Bellfield was until recently the highest shareholder in the company with a 55,98% stake, before it opted to cede 35,6 million shares to its employees.
The employees’ shares which are housed under the Zimedgroup Employee Trust currently constitutes 14,47% of the listed group, making them the second single largest shareholder in the company followed by Old Mutual Investment Corporation with 13%.
The deal is said to have been financed by funds from a dividend payment which the company had not paid out to its shareholders, a position which the group-managing director, Raymond Mlotshwa confirmed.
He said Bellfield Ltd had not received any cash payment from the company employees.

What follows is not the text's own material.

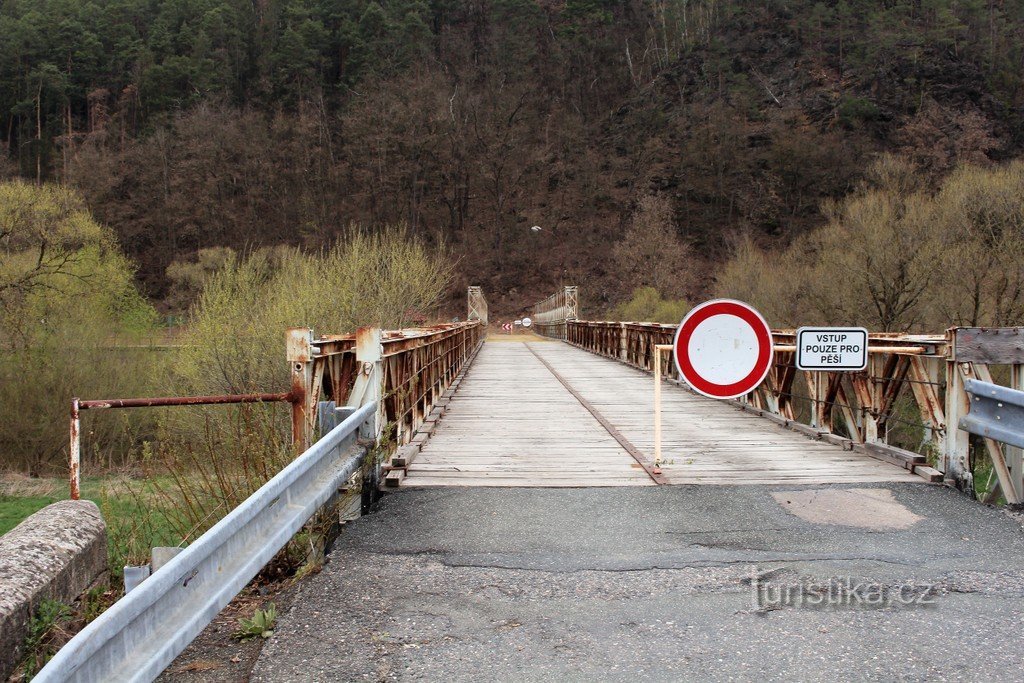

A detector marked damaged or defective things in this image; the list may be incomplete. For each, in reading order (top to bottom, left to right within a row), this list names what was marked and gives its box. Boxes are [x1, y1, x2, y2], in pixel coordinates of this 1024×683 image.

rusty bridge railing [565, 319, 1024, 501]
cracked asphalt [251, 483, 1024, 679]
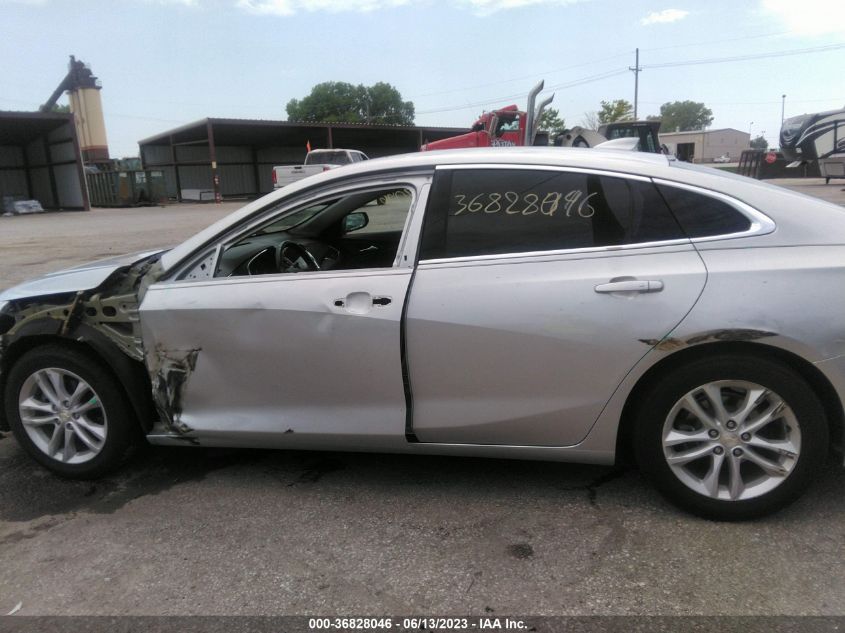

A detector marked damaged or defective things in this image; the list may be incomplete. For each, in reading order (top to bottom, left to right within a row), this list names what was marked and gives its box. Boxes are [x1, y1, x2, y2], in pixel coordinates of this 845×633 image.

“It was a simple transfer with no money involved but financed by a dividend, not paid out,” said Mlotshwa.
He however said he was not sure of the controlling shareholders’ plans with regards to its remaining stake in the company, which currently stands at 41,51%.
On whether the company’s top brass would be covered in the share scheme, Mlotshwa said the shares were aimed at all permanent employees of the company regardless of their positions.
“As long you are a permanent employee of the company, you will benefit from the scheme and the top management of the company is permanent thus it would also benefit,” said Mlotshwa.
He said Edgars’ cash position had resulted in the company searching for investment opportunities that would complement its current operations.
Edgars’ ended the 2004 financial year on a cash position of $58 billion because of a slow demand in operational capital, which only grew by only 43%.
He said the reduced operational expenses had presented the company with new investment opportunities which it would explore.
“It’s either we were spending very little or our operational requirements were reduced, but the cash position has presented us with an investment opportunity which we will have to explore as a company,” said Mlotshwa.
He said the proposed investment would allow the company a larger share of the retail sector, broadening its business base.
Mlotshwa said despite the operational challenges at the Carousel division, the company remained confident that the business unit would eventually contribute effectively the group earnings. The division is the manufacturing arm of Edgars.
“The unit continues to face operational challenges such as a lack of foreign currency for raw material importation,” he said
“The situation was worsened by a depressed demand of its products on the local market of which we expect to overcome in the current financial year,” said Mlotshwa.
He said the operations of the company’s other retail units were satisfactory, with the company’s Edgars’ brand registering a growth in sales of 317%.
He said the retail unit growth had been enhanced by the company’s credit facility to its customers.
“Edgars’ registered a significant growth rate in sales and this was benefited mostly from the credit sales in the shops,” said Mlotshwa.
He however said sales from the Express retail unit continued to suffer from the cheap clothing imports on the local market, which were lowly priced.